__WORK TO COMPLETE__.
Return the passage of the article on the Honduran march that begins at the words "They set out" and stops after "half years ago.", with every word unchanged.

__SELECTION__.
------------------------------------

They set out on February 25, from different parts of a country torn apart. In silent defiance, they entered the capital city of Tegucigalpa on March 6. On International Women’s Day they made their demands of a government that has trampled their rights and brought bloodshed across the nation since the rule of law was shattered three and half years ago.
Honduras’ “Walk for Dignity and Sovereignty Step by Step” brought together peasant and indigenous organizations including COPINH and OFRANEH, Via Campesina, some Jesuits and other church people, human rights defenders, workers and professionals. And– as at every step of the way in the Honduran movement for peace and democracy—feminists. Honduran feminists of all ages, organized and independent, participated not only to support the general demands, but to insist that the foundations of a new society must include an end to violence against women and full recognition of women’s rights and aspirations.

------------------------------------

__DATA RECORDS__.
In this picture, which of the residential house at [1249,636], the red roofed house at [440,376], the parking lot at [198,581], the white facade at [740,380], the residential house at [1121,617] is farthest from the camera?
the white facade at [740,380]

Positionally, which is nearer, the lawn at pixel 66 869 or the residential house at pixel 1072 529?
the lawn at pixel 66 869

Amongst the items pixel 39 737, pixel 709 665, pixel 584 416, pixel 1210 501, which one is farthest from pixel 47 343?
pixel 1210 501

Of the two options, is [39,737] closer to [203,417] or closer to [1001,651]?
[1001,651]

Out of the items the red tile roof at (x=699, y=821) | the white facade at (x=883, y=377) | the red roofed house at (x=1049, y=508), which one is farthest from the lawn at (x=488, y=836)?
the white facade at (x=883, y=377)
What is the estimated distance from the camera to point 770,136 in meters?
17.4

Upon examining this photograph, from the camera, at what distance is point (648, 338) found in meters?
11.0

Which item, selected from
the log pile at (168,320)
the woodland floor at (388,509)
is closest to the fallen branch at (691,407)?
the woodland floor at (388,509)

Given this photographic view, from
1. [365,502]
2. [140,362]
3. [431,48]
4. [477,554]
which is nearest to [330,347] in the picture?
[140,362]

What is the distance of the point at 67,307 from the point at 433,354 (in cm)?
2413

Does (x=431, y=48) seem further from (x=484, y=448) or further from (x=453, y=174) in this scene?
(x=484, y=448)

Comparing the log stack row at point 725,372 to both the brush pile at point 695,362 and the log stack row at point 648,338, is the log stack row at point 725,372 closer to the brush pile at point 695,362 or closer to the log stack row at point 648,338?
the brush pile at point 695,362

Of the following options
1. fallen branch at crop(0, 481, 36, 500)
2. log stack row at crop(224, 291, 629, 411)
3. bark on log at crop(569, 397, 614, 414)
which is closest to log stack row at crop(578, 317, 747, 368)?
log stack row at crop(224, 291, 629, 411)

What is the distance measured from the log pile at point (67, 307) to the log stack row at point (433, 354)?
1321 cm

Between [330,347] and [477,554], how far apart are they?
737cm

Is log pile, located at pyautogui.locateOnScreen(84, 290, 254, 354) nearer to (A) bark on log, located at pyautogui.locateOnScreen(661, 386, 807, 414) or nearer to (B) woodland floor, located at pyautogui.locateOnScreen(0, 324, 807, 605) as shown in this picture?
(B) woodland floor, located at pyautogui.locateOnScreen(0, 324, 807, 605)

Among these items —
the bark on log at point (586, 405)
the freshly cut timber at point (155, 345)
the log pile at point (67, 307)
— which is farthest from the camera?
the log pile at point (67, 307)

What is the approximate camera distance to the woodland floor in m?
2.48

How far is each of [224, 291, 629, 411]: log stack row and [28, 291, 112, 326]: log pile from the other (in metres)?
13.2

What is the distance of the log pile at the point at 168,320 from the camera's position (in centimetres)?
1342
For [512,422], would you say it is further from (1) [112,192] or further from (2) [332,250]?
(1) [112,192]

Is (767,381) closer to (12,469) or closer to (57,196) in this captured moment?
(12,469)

------------------------------------

__RESPONSE FOR THIS EXERCISE__.
They set out on February 25, from different parts of a country torn apart. In silent defiance, they entered the capital city of Tegucigalpa on March 6. On International Women’s Day they made their demands of a government that has trampled their rights and brought bloodshed across the nation since the rule of law was shattered three and half years ago.